KEY POINTS:
There has long been a perception in Europe, particularly France, that buying New Zealand players is a guarantee of quality.
Mostly that is true but not always. The French are starting to find that out. Some clubs over there have had a little too much faith in the New Zealand guarantee. Midi Olympique, the respected Toulouse-based rugby paper, realised that on one weekend of Top 14 action, 90 per cent of the starting props were not French.
This was not right. French rugby had spawned Robert Paparemborde and Gerard Cholley and many more legends of the front row. Their obsession with the scrum, at all levels, has never waned.
France importing props... seriously, it's like Eskimos importing snow. At least now there are some people in French rugby circles waking up to the dangers of offshore recruitment and the mediocre form of Toulon is helping open a few eyes.
Toulon are coached by a New Zealander - Tana Umaga - and full of New Zealand players - Saimone Taumoepeau, Ben Castle, Jerry Collins, Orene Ai'i and Sonny Bill Williams.
They are struggling in Top 14 and are particularly under pressure in the scrum most weeks. Taumoepeau and Castle have regularly started and, by all accounts, they are not exactly setting the world on fire.

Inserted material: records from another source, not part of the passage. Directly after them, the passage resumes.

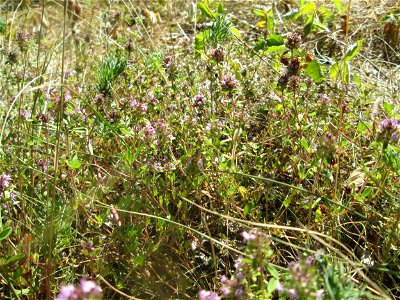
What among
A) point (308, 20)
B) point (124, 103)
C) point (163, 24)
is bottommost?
point (163, 24)

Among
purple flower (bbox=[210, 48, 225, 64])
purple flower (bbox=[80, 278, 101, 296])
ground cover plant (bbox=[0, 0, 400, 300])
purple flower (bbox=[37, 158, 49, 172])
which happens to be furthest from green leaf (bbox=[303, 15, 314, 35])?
purple flower (bbox=[80, 278, 101, 296])

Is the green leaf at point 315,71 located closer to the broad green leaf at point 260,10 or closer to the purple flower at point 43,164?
the broad green leaf at point 260,10

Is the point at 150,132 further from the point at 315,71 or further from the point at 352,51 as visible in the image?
the point at 352,51

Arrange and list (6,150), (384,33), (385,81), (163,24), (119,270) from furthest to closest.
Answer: (163,24) → (384,33) → (385,81) → (6,150) → (119,270)

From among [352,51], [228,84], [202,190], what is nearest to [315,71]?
[352,51]

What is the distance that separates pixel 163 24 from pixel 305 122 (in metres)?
2.40

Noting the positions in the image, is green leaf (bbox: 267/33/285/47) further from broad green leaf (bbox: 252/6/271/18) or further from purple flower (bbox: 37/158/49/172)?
purple flower (bbox: 37/158/49/172)

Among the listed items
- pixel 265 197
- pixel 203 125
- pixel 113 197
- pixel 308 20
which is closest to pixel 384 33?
pixel 308 20

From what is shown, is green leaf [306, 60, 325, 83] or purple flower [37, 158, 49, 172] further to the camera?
green leaf [306, 60, 325, 83]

Questions are being asked because big money is flowing into imports' pockets and there is growing evidence some of the New Zealanders, like Castle and Taumoepeau, are really no better than the available French props.
Many followers in France fear this influx of foreign talent will impact on French rugby.
If only a handful, if that, of French props are regularly playing for their clubs each week, that is going to be to the detriment of the national team.
NZRU chief executive Steve Tew says this is an issue he has raised several times at IRB level. "Every meeting I have attended I have said that the clubs have the ability to destroy the international game."
Everyone nods, apparently, when he says this but there is little that can be done. There are strict laws in Europe that prevent restraint of trade which is why quotas restricting the number of overseas players a team can contract are not legal.
Tew says that IRB chairman Bernard Lapasset is going to lobby the European Union to see if sport can be treated differently, but no one is holding their breath. It's a long shot and it will take years to get through the legislative system.
Without any restrictions, the only thing Tew can hope for is that other club owners take a look at Toulon and pressure their coaches to justify why they are buying New Zealanders ahead of local players.